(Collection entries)
= = = =

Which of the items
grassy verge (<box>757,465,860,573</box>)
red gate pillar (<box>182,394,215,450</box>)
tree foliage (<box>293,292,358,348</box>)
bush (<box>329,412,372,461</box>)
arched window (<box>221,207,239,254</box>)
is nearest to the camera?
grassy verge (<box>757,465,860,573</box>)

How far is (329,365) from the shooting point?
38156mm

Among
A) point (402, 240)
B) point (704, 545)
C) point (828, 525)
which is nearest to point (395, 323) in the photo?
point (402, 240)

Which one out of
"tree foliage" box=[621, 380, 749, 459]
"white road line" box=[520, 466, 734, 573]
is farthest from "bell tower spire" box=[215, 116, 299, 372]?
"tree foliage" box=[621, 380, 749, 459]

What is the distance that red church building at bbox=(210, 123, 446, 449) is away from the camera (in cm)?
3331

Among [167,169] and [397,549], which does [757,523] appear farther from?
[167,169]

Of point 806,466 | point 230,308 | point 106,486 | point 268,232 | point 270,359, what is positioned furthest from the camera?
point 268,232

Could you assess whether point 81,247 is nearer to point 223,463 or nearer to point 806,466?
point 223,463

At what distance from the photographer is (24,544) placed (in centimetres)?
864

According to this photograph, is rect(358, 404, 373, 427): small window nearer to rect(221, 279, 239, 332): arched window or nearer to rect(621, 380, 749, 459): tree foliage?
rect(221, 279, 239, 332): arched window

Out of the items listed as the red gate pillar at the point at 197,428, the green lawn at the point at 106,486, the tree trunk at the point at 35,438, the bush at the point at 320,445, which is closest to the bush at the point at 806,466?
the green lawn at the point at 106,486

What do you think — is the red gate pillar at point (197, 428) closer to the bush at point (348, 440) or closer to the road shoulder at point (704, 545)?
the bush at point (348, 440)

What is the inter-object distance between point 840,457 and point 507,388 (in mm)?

= = = =

• INSTRUCTION: Convert the listing above into a JSON list of strings with one string per line, skipping any blank lines.

• RESULT BELOW:
[
  "Which of the items",
  "grassy verge (<box>757,465,860,573</box>)",
  "red gate pillar (<box>182,394,215,450</box>)",
  "tree foliage (<box>293,292,358,348</box>)",
  "bush (<box>329,412,372,461</box>)",
  "arched window (<box>221,207,239,254</box>)",
  "is nearest to the camera?",
  "grassy verge (<box>757,465,860,573</box>)",
  "How far is (329,365) from the shooting point?",
  "38156mm",
  "Among",
  "A) point (402, 240)",
  "B) point (704, 545)",
  "C) point (828, 525)",
  "which is nearest to point (395, 323) in the photo?",
  "point (402, 240)",
  "Which one out of",
  "\"tree foliage\" box=[621, 380, 749, 459]",
  "\"white road line\" box=[520, 466, 734, 573]",
  "is farthest from \"bell tower spire\" box=[215, 116, 299, 372]?",
  "\"tree foliage\" box=[621, 380, 749, 459]",
  "What is the distance that red church building at bbox=(210, 123, 446, 449) is away from the camera (in cm)?",
  "3331",
  "Among [167,169] and [397,549], which does [757,523] appear farther from?",
  "[167,169]",
  "Of point 806,466 | point 230,308 | point 106,486 | point 268,232 | point 270,359, what is positioned furthest from the camera?",
  "point 268,232",
  "Could you assess whether point 81,247 is nearer to point 223,463 or nearer to point 806,466?",
  "point 223,463",
  "At what distance from the photographer is (24,544) placed (in centimetres)?",
  "864",
  "According to this photograph, is rect(358, 404, 373, 427): small window nearer to rect(221, 279, 239, 332): arched window or nearer to rect(621, 380, 749, 459): tree foliage?",
  "rect(221, 279, 239, 332): arched window",
  "Out of the items listed as the red gate pillar at the point at 197,428, the green lawn at the point at 106,486, the tree trunk at the point at 35,438, the bush at the point at 320,445, which is closest to the bush at the point at 806,466?",
  "the green lawn at the point at 106,486",
  "What do you think — is the red gate pillar at point (197, 428) closer to the bush at point (348, 440) or closer to the road shoulder at point (704, 545)?",
  "the bush at point (348, 440)",
  "What is the inter-object distance between point 840,457 and point 507,388 (in mm)?"
]